» Input:
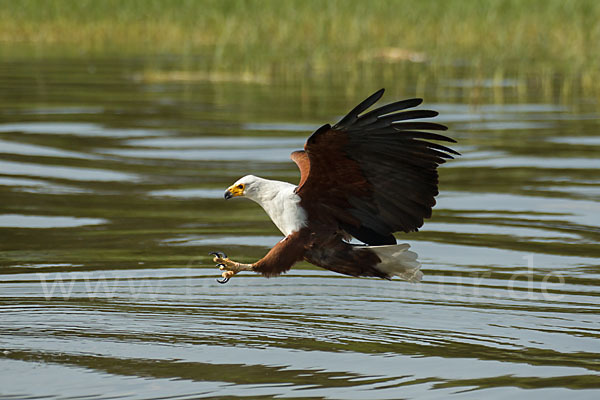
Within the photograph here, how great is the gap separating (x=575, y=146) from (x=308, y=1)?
580 inches

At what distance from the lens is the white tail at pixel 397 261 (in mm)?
6410

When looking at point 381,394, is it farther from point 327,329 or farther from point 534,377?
point 327,329

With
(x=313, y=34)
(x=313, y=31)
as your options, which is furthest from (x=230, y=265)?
(x=313, y=31)

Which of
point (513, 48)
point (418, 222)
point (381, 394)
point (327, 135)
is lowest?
point (381, 394)

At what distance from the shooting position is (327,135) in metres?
5.95

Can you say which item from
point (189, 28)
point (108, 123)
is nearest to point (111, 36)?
point (189, 28)

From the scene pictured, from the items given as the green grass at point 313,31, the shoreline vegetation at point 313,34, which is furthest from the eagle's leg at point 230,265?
the green grass at point 313,31

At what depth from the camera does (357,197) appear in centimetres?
652

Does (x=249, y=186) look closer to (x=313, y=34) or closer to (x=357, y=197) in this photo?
(x=357, y=197)

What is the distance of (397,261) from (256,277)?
6.39 ft

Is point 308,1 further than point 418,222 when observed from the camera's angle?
Yes

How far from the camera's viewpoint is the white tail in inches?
252

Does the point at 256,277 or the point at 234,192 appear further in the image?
the point at 256,277

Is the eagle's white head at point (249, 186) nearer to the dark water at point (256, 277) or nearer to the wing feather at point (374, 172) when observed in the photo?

» Written task: Reproduce the listing above word for word, but leave out the picture.

» Solution to this problem:
Within the photograph here, how great is the gap separating (x=575, y=146) from (x=308, y=1)?
580 inches

At what distance from the lens is the white tail at pixel 397 261 (in mm)?
6410

When looking at point 381,394, is it farther from point 327,329 or farther from point 534,377?
point 327,329

With
(x=313, y=34)
(x=313, y=31)
as your options, which is furthest from (x=230, y=265)?
(x=313, y=31)

Which of
point (513, 48)
point (418, 222)
point (381, 394)
point (327, 135)
is lowest?
point (381, 394)

At what distance from the shooting position is (327,135) in metres?
5.95

Can you say which item from
point (189, 28)
point (108, 123)
is nearest to point (111, 36)?
point (189, 28)

From the scene pictured, from the items given as the green grass at point 313,31, the shoreline vegetation at point 313,34, which is furthest from the eagle's leg at point 230,265?
the green grass at point 313,31

At what depth from the camera does (357,197) appear in centimetres?
652

Does (x=249, y=186) look closer to (x=313, y=34) or closer to (x=357, y=197) in this photo?
(x=357, y=197)

What is the distance of (397,261) from (256,277)?
6.39 ft

Is point 308,1 further than point 418,222 when observed from the camera's angle?
Yes

How far from the camera's viewpoint is the white tail in inches?
252

Does the point at 256,277 or the point at 234,192 appear further in the image?
the point at 256,277

Is the eagle's white head at point (249, 186) nearer to the dark water at point (256, 277) or nearer to the wing feather at point (374, 172) when observed in the photo?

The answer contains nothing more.